Question

Four married couples have bought $8$ seats in the same row for a concert.

In how many different ways can they be seated

$\left(a\right)$ with no restrictions?

$\left(b\right)$ if each couple is to seat together?

$\left(c\right)$ if all the men sit together to the right of all the women?

Answer 1

Step 1:Finding the number of ways four married couple seated with no restriction:

Given,

Total number of people $8$.

Total number of seats $8$

If there is no restriction then

First seat have $8$ possible way.$\Rightarrow n$ [since eight persons are there]

Second seat have $7$possible way. $\Rightarrow n-1$[since there is only seven person already one person is have seat]

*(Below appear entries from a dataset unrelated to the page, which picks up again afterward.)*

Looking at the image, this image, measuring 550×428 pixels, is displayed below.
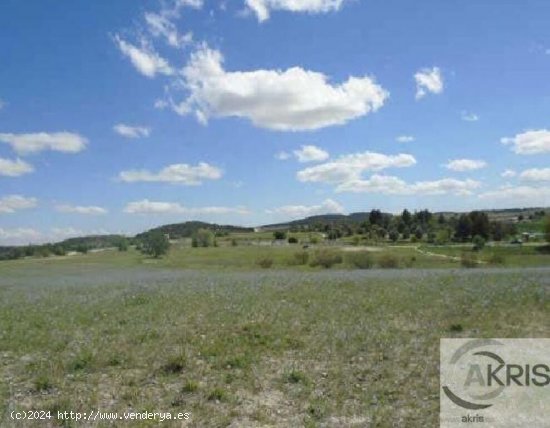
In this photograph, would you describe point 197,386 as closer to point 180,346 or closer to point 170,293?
point 180,346

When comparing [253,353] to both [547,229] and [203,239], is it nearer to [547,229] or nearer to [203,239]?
[547,229]

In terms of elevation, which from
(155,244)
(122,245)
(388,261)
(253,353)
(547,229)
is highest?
(122,245)

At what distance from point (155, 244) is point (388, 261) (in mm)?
64164

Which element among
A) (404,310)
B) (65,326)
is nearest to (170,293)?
(65,326)

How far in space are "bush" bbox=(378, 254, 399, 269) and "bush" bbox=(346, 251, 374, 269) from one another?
1218mm

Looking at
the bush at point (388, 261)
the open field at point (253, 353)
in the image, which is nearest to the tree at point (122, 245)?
the bush at point (388, 261)

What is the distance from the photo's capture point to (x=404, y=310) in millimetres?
19969

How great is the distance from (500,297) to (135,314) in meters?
14.3

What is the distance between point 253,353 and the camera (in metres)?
13.9

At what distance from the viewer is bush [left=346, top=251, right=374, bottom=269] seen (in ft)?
226

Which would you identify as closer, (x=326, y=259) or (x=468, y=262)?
(x=468, y=262)

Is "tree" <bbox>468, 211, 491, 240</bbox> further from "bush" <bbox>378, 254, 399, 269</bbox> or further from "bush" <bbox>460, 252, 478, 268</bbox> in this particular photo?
"bush" <bbox>378, 254, 399, 269</bbox>

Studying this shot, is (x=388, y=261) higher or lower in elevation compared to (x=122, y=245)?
lower

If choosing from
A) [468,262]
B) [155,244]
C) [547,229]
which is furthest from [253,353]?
[547,229]
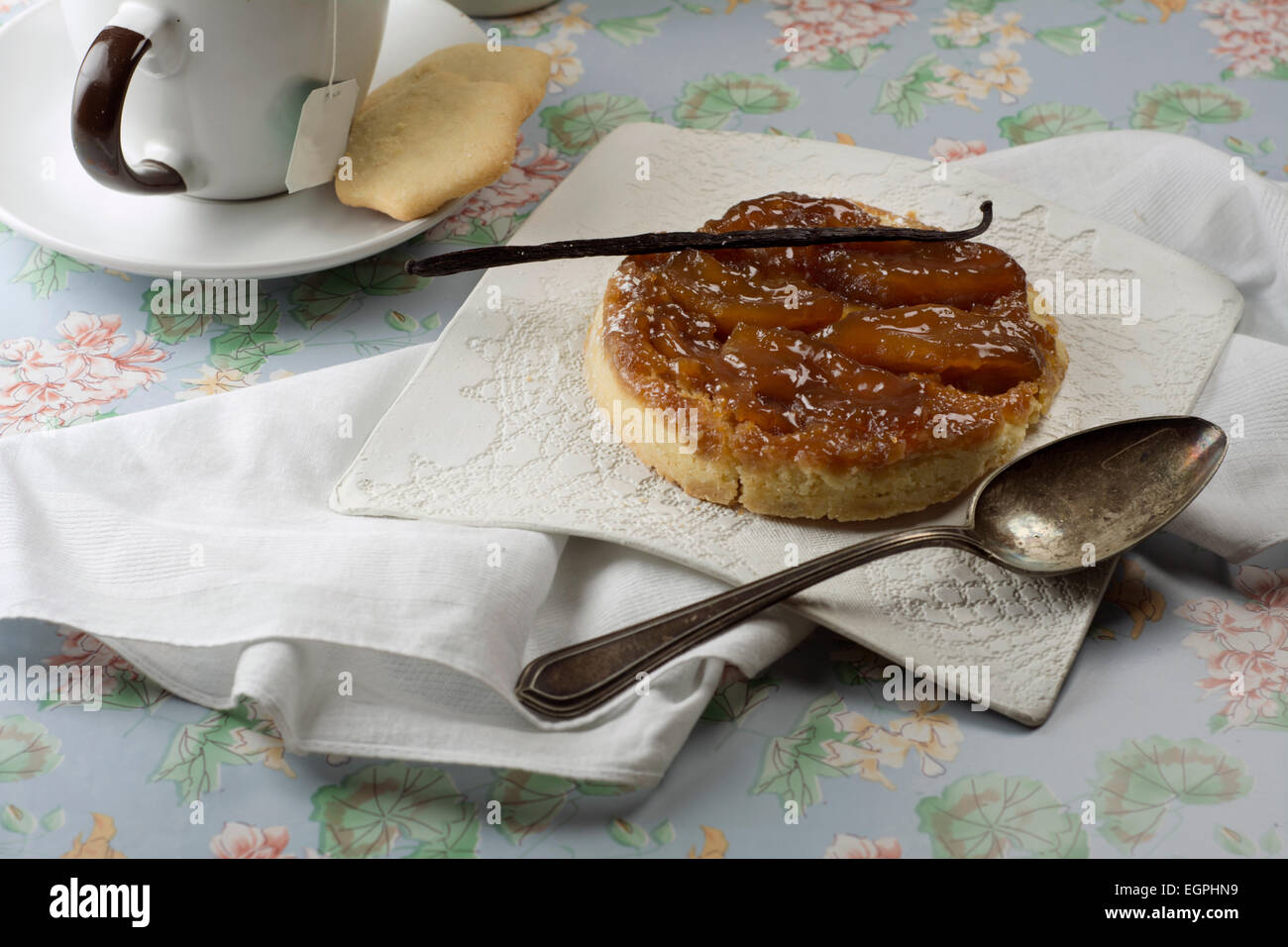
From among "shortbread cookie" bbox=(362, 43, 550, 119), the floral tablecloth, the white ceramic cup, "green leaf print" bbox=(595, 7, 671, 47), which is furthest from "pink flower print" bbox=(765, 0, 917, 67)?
the floral tablecloth

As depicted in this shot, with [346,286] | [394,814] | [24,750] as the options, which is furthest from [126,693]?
[346,286]

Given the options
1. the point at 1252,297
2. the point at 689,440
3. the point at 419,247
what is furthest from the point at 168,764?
the point at 1252,297

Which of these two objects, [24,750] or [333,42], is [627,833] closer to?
[24,750]

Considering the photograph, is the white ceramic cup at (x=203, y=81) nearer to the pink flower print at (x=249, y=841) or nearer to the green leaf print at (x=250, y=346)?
the green leaf print at (x=250, y=346)

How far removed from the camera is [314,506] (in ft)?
5.22

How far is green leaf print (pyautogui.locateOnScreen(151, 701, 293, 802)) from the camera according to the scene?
133 centimetres

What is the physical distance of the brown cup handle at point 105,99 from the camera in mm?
1686

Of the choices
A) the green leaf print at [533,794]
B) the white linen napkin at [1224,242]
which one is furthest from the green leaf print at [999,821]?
the white linen napkin at [1224,242]

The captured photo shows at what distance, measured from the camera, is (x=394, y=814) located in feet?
4.29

Third seat have $6$ possible ways$\Rightarrow n-2$[since there is only six person already two person is have seat]

likewise

seventh seat $2$ ways $\Rightarrow n-6$[since there is only two person already six person is have seat]

Eighth seat have $1$ way.$\Rightarrow n-7$[since there is only one person already seven person is have seat]

So,

The number of ways be $8\times 7\times 6\times 5\times 4\times 3\times 2\times 1=40320$ ways.

Alter:

We know that,

If there is no restriction in seating arrangement the number of the possible ways $=n!$

Here $n=8$

So,

The number of ways be $8!=8\times 7\times 6\times 5\times 4\times 3\times 2\times 1=40320$ ways.

Hence, the number of ways four married couples have bought $8$ seats in the same row for a concert with no restriction is $40320$ ways.

Step 2: Finding the number of ways four married couples have bought $8$ seats in the same row for a concert if each couple is to seat together:

If there are four married couples.

As a couple they are calculated as one . Couples have no restriction

We know that,

If there is no restriction in seating arrangement the number of the possible ways $=n!$

So,

The four married couples can be arranged in $4!=4\times 3\times 2\times 1=24$ways

Each pair has $2!$ ways.[first seat placed for men and second seat for women or first seat placed for women and second seat for men]

So $4$ pairs has $2!\times 2!\times 2!\times 2!$

So the total number of ways $=4!\times 2!\times 2!\times 2!\times 2!$

$$\begin{gathered} =4!\times 2!\times 2!\times 2!\times 2! \\ =24\times 2\times 1\times 2\times 1\times 2\times 1\times 2\times 1 \\ =384 \end{gathered}$$

Hence, the number of ways four married couples have bought $8$ seats in the same row for a concert if each couple is to seat together is $384$ ways.

Step 3: Finding the number of ways four married couples have bought $8$ seats in the same row for a concert if all the men sit together to the right of all the women:

Four married couples means $4$ men and four $4$ women.

The number of arrangement of these $4$ men is $4!=4\times 3\times 2\times 1=24$ ways [If there is no restriction in seating arrangement the number of the possible ways $=n!$]

The number of arrangement of these $4$ women is $4!=4\times 3\times 2\times 1=24$ ways

if all the men sit together to the right of all the women is $1!$.

So the total number of ways $=4!\times 4!\times 1!$

$$\begin{gathered} =4\times 3\times 2\times 1\times 4\times 3\times 2\times 1\times 1 \\ =24\times 24\times 1 \\ =576 \end{gathered}$$

Hence, the number of ways four married couples have bought $8$ seats in the same row for a concert if all the men sit together to the right of all the women is $576$ ways.